Card games e.g. Poker isn't a perfect information game, so history does matter, ...

chris_st · on May 20, 2018

Sorry, should have given a more concrete example, more what I'm interested in.

I was thinking Hearts or Spades, which aren't perfect information, but since the whole deck is dealt out, you can (with a lot of memory :-) know what cards are left.

clickok · on May 20, 2018

Yeah, so here we can "solve" the problem without using a POMDP by really expanding what constitutes the state space.

Initially, your state is your hand plus the initial rules (who goes first, which suit is trump, etc depending on what kind of game you're playing). After each player's turn you transition into a new state, which is <<starting hand>> + <<history of cards played>>, so at each point in time the state has all the available information. Obviously this leads to a combinatorially huge state space, because there's O(52!) different possible sequences for a standard deck of cards.

Typically you have to use some sort of approximation architecture because evaluating all different possible responses to a given sequence of cards would both take too long and even if you could do it, the memory requirements would be enormous. See for example DeepStack[0], which uses a neural net to approximate the quality of positions + possible responses (along with other techniques), rather than having a lookup table for what to do in each possible game state.

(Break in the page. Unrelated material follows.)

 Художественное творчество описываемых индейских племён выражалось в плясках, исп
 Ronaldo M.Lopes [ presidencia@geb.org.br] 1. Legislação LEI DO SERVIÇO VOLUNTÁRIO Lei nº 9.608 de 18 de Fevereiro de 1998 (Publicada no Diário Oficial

So you can formulate such games as MDPs, but the question then becomes: is this a useful way to think about it? Sometimes it is, because your approach to the problem scales and so you can throw enough resources (training data, compute power) at it to learn a useful strategy; other times there is a better way of formulating the problem[1].

I have some implementations of reinforcement learning algorithms and code for working with MDPs if you're interested in that sort of thing[2], and of course I highly recommend Rich's book.

---

0. https://www.deepstack.ai/ -- note that it's not really an RL system, but it does illustrate using neural nets to learn complicated functions in a large state space.

1. For example, I am not sure that such an MDP for hearts is well-posed: the convergence results that I'm familiar with rely on the MDP being ergodic and aperiodic, but the suggested construction is obviously periodic.

2. The algorithms: https://github.com/rldotai/rl-algorithms An MDP library: https://github.com/rldotai/mdpy (check out notebooks/example_notebook.ipynb for a basic demo).